Ne demek bu? İsrail’in resmi kanallarından haber sızmaz ise, bir başka deyimle kendileriyle ilgili son derece önemli bir gelişme konusunda İsrail yetkilileri ağızlarını açmıyorsa, bu o konuda çıkan haberlerin doğruluğuna mı işaret eder?
Öyle olduğu anlaşılıyor. Zira, yukarıdaki değerlendirmeyi kaleme alan Dennis Ross, bu konuda bir anekdota yer veriyor; bir görüşmesinde İsrail başbakanının kendisine başbaşa görüşmeyi önerdiğini, çünkü kendi ekibinin görüşme içeriğini mutlaka sızdıracağını söylediğini açıklıyor. Adı verilmeyen İsrail başbakanı, ABD tarafına ilişkin bir kuşku duymaz iken, gizli bir görüşmenin kendi tarafından mutlaka sızacağından emin imiş...
*** *** ***
Dennis Ross, malum, gerek Bush I ve Bill Clinton dönemlerinde, ABD’nin Ortadoğu Barışı Başmüzakerecisi idi. 10 yılı aşkın bir deneyim ve sayısız toplantı, görüşme. Bunların önemli bir bölümüne “The Missing Peace: The Inside Story of the Fight for Middle East Peace” (Kaçan Barış: Ortadoğu Barışı için Kavganın Perde Arkası Öyküsü) adlı tuğla kalınlığındaki kitabında yer veriyor.

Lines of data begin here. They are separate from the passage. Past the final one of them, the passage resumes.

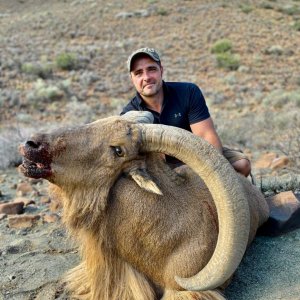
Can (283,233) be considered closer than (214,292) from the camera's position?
Answer: No

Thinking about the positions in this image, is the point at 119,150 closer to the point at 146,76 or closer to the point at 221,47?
the point at 146,76

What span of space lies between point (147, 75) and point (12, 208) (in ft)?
8.78

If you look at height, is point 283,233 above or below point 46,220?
above

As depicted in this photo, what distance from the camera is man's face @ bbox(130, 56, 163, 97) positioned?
A: 4.55 meters

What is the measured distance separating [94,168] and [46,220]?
8.72 ft

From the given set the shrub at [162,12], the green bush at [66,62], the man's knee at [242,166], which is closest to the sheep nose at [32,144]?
the man's knee at [242,166]

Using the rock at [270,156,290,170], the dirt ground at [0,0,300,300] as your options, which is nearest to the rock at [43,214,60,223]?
the dirt ground at [0,0,300,300]

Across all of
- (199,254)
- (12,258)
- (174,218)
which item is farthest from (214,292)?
(12,258)

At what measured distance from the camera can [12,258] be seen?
4668 millimetres

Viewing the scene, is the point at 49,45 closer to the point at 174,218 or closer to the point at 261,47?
the point at 261,47

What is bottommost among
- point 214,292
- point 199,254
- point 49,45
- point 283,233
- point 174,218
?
point 49,45

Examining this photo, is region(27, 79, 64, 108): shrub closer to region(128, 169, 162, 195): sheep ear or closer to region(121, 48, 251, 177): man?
region(121, 48, 251, 177): man

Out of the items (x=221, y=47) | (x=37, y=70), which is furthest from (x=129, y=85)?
(x=221, y=47)

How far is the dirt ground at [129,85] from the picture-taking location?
434 centimetres
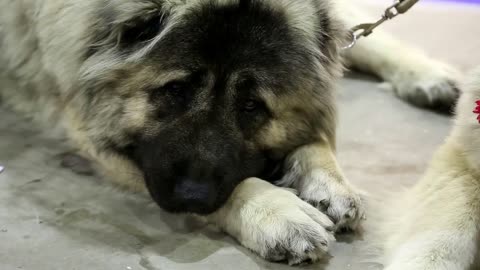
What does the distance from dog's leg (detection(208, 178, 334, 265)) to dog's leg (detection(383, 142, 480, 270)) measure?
157 millimetres

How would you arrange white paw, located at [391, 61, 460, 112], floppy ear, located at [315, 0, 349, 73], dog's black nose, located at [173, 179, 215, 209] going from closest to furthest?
dog's black nose, located at [173, 179, 215, 209], floppy ear, located at [315, 0, 349, 73], white paw, located at [391, 61, 460, 112]

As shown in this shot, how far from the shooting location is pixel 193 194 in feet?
4.89

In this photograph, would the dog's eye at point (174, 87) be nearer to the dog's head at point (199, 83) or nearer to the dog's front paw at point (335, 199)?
the dog's head at point (199, 83)

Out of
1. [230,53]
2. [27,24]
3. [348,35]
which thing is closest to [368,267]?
[230,53]

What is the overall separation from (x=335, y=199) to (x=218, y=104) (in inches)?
13.2

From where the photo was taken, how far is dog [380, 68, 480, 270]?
1361 millimetres

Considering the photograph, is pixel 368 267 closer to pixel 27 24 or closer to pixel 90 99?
pixel 90 99

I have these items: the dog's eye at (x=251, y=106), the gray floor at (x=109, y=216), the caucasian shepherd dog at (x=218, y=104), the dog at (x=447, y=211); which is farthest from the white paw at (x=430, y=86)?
the dog's eye at (x=251, y=106)

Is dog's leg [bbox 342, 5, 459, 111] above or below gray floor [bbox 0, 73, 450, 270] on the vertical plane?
below

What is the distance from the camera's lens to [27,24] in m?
1.93

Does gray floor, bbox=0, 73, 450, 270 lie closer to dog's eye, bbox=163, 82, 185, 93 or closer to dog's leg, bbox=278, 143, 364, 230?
dog's leg, bbox=278, 143, 364, 230

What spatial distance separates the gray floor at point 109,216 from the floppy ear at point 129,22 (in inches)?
14.7

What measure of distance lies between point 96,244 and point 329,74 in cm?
70

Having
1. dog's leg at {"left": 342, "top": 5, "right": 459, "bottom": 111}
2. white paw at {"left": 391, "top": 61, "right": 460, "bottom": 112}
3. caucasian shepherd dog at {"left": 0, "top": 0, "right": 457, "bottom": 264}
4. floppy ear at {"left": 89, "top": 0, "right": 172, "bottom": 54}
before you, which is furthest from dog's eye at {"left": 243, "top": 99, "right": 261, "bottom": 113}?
white paw at {"left": 391, "top": 61, "right": 460, "bottom": 112}
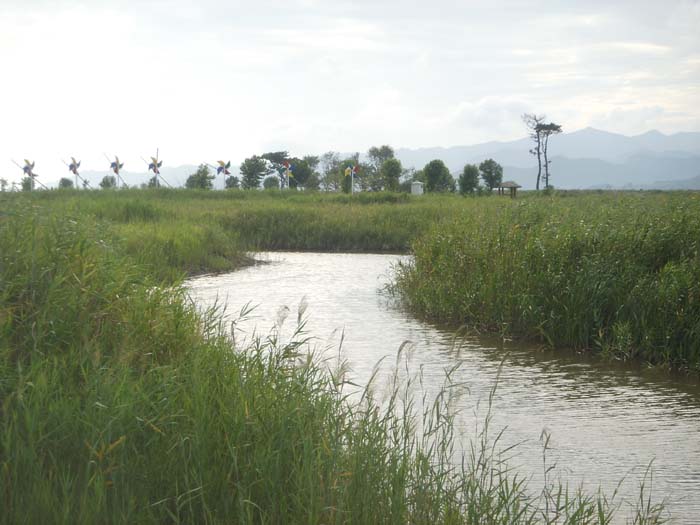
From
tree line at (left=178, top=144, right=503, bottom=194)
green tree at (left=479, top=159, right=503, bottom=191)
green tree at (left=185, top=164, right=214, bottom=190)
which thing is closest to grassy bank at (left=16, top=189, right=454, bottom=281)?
tree line at (left=178, top=144, right=503, bottom=194)

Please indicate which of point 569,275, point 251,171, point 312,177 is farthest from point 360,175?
point 569,275

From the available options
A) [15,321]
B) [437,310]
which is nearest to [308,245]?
[437,310]

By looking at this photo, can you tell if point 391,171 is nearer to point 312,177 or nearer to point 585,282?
point 312,177

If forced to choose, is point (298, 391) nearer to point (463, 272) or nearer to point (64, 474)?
point (64, 474)

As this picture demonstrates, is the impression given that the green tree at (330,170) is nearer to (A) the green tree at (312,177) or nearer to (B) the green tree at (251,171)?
(A) the green tree at (312,177)

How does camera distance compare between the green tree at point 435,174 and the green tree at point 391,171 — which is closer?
the green tree at point 391,171

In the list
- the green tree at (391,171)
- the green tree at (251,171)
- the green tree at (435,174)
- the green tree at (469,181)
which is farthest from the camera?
the green tree at (251,171)

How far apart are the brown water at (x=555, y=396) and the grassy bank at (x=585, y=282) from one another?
38cm

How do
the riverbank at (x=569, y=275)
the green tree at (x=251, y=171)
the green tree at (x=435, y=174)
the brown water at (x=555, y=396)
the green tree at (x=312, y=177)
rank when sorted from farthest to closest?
1. the green tree at (x=312, y=177)
2. the green tree at (x=251, y=171)
3. the green tree at (x=435, y=174)
4. the riverbank at (x=569, y=275)
5. the brown water at (x=555, y=396)

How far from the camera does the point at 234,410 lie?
4445mm

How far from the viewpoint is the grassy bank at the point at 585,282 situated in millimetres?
9312

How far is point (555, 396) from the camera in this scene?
26.9ft

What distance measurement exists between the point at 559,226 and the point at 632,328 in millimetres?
2547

Bizi, Türkiye’yi ve yakın geleceğimizi doğrudan ilgilendiren, ilgilendirmesi gereken “olay”ı artık biliyoruz. Ayrıntılarına elbettte vakıf değiliz ama “olay”ın ne olduğunu biliyoruz.
İsrail savaş uçakları, Suriye’ye gelerek ülkenin kuzeyinde yani bizim sınırlarımızın hemen dibinde bir “nükleer tesis”e karşı harekat düzenlediler. Söz konusu Suriye nükleer tesisinin, Kuzey Kore desteğiyle kurulduğu da yayılan bilgiler arasında.

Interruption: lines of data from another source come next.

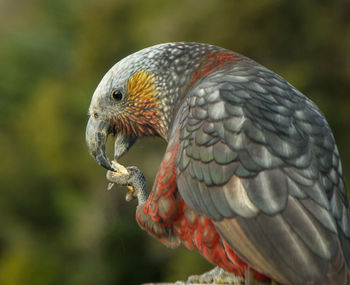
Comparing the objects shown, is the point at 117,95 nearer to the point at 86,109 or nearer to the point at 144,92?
the point at 144,92

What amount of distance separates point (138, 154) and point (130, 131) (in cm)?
449

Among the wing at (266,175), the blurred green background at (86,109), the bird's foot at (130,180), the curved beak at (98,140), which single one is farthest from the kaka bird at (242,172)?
the blurred green background at (86,109)

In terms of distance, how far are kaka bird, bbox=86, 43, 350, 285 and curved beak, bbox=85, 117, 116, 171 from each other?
346 millimetres

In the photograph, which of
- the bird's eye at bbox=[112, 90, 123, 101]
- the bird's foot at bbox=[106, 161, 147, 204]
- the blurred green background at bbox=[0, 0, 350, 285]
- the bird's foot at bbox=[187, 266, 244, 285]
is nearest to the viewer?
the bird's foot at bbox=[187, 266, 244, 285]

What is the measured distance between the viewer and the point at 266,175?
2721mm

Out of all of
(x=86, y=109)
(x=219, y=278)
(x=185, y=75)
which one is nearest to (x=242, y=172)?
(x=185, y=75)

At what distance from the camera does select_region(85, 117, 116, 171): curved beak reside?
12.3ft

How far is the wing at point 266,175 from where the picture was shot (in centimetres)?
260

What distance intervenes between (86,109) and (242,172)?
7175 millimetres

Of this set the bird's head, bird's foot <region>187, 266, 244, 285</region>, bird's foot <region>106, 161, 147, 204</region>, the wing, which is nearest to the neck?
the bird's head

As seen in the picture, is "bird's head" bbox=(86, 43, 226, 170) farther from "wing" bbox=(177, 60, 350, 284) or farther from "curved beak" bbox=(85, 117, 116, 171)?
"wing" bbox=(177, 60, 350, 284)

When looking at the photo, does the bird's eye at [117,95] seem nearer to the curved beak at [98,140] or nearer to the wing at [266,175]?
the curved beak at [98,140]

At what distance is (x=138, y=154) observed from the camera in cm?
829

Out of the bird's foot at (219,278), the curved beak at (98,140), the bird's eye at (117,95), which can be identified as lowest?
the bird's foot at (219,278)
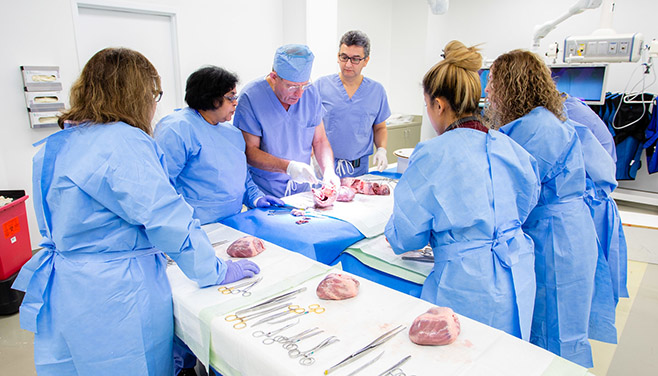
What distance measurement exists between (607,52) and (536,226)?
129 inches

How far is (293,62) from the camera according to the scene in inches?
101

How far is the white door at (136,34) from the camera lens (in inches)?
162

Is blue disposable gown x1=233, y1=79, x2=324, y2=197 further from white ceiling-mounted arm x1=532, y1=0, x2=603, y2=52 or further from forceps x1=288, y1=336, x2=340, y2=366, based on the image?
white ceiling-mounted arm x1=532, y1=0, x2=603, y2=52

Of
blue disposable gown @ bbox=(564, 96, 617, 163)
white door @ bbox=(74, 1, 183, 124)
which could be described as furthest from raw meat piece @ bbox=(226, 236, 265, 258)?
white door @ bbox=(74, 1, 183, 124)

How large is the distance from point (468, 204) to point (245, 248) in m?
0.95

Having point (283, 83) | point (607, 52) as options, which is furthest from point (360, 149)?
point (607, 52)

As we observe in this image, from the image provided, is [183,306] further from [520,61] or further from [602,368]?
[602,368]

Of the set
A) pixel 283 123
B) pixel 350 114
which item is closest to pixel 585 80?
pixel 350 114

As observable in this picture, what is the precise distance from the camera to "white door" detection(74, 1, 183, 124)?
411 cm

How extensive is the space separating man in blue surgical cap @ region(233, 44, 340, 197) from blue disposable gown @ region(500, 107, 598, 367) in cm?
124

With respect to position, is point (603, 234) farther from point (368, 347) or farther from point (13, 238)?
point (13, 238)

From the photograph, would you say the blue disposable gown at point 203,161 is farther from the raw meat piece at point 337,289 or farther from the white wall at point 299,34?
the raw meat piece at point 337,289

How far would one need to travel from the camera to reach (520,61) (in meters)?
2.07

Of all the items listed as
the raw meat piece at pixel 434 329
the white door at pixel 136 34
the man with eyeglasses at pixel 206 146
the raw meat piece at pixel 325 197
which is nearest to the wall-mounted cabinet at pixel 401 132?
the white door at pixel 136 34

Bütün bunlar bir “dezenformasyon” yani bir “bilinçli gerçek saptırması” olabilir mi? Olabilir tabii ama bu kez zayıf ihtimal. Çünkü, laf olsun diye, bir Arap ülkesine İsrail tecavüzü vaki olduğunda derhal “İsrail’i kınama” demeçleri veren Arap ülkelerinde dikkate değer bir sessizlik söz konusu.
Arap ülkeleri, Suriye-İran bağlantısının yanısıra Suriye-Kuzey Kore bağlantısını da muhtemelen biliyorlar ve dolayısıyla Suriye’nin “nükleer faaliyetleri”nden haberdarlar.

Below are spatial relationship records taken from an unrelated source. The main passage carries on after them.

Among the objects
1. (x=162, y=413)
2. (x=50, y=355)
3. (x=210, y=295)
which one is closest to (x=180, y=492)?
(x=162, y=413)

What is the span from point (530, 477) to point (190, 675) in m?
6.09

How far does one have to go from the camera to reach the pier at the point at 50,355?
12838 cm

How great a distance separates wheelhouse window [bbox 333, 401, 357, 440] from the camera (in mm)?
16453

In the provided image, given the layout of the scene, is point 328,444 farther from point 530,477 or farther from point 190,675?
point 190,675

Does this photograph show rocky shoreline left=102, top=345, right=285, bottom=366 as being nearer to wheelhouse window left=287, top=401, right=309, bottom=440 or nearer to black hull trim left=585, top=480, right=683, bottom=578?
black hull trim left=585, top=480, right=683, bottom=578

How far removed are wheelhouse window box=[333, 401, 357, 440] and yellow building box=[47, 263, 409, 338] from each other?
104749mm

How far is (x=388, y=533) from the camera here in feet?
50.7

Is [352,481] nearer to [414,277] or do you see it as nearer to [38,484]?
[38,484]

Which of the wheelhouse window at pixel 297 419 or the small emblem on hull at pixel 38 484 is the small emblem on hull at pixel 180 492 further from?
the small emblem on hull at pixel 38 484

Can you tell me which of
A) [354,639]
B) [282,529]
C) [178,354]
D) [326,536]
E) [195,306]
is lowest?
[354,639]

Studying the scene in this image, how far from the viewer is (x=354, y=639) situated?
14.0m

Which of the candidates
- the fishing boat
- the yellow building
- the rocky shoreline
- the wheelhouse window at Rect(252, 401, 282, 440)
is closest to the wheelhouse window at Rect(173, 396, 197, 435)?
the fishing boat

“Olay”a karışan İsrail savaş uçaklarının yakıt tanklarını Türkiye toprakları üzerine bıraktığı iddiası, daha da önemlisi İsrail savaş uçaklarının Türk hava sahasını kullandıkları iddiası, Türkiye’de yeterince yankılanmadı. Suriye Dışişleri Bakanı Velid Muallim, olayın arkasından Ankara’ya koştu ama o ziyaret de, fazla öne çıkartılmadı. Ankara’nın, ne olup bittiğinden haberi olduğu ya da öğrendiği, bu vesile ile anlaşılmış oluyor.
*** *** ***
Bundan sonra, Türkiye’nin Suriye ile ilgili gelişmelerde nerede, ne yanda, nasıl duracağı önem taşıyor. Zira, bu son “olay”, İran’ın yanısıra Suriye’nin de Türkiye’nin “dış politika tercihleri” bakımından sıkıntı oluşturacağına işaret ediyor.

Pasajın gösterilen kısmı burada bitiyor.